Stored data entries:
* * * * * * *

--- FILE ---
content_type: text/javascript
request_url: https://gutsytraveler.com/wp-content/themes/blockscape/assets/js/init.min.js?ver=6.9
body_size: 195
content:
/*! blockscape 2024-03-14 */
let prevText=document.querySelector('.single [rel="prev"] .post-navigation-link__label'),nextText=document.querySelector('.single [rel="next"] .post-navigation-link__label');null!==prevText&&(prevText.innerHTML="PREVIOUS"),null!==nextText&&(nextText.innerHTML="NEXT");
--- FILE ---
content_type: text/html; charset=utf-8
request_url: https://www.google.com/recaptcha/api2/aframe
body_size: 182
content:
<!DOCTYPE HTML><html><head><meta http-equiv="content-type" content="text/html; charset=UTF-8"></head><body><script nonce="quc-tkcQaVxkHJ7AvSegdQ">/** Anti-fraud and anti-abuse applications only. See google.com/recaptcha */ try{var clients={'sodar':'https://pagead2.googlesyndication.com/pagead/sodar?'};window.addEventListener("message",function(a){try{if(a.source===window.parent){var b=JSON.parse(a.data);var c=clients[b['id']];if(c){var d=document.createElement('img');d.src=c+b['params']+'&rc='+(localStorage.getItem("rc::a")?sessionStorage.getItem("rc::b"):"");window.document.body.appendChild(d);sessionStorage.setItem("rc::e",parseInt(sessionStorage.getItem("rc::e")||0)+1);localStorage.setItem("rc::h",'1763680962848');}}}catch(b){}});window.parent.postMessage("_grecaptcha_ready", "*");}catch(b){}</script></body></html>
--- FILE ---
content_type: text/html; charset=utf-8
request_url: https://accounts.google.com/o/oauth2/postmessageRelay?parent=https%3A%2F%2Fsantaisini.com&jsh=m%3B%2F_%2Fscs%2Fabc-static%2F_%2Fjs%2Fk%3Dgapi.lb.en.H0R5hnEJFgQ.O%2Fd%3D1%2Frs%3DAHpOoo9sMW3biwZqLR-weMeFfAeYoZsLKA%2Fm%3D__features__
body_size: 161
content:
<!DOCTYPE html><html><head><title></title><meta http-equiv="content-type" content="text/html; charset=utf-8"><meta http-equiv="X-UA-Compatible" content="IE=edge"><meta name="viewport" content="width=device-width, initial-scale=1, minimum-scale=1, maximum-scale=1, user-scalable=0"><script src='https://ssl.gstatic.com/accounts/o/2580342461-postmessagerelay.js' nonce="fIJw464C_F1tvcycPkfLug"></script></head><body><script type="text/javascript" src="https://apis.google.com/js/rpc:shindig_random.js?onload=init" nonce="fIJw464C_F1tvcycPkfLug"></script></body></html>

* * * * * * *

**WHAT TO PRODUCE**
Look through the records for the word "javascript". Every line that has it should be copied.

**EXPECTED ANSWER**
content_type: text/javascript
<!DOCTYPE html><html><head><title></title><meta http-equiv="content-type" content="text/html; charset=utf-8"><meta http-equiv="X-UA-Compatible" content="IE=edge"><meta name="viewport" content="width=device-width, initial-scale=1, minimum-scale=1, maximum-scale=1, user-scalable=0"><script src='https://ssl.gstatic.com/accounts/o/2580342461-postmessagerelay.js' nonce="fIJw464C_F1tvcycPkfLug"></script></head><body><script type="text/javascript" src="https://apis.google.com/js/rpc:shindig_random.js?onload=init" nonce="fIJw464C_F1tvcycPkfLug"></script></body></html>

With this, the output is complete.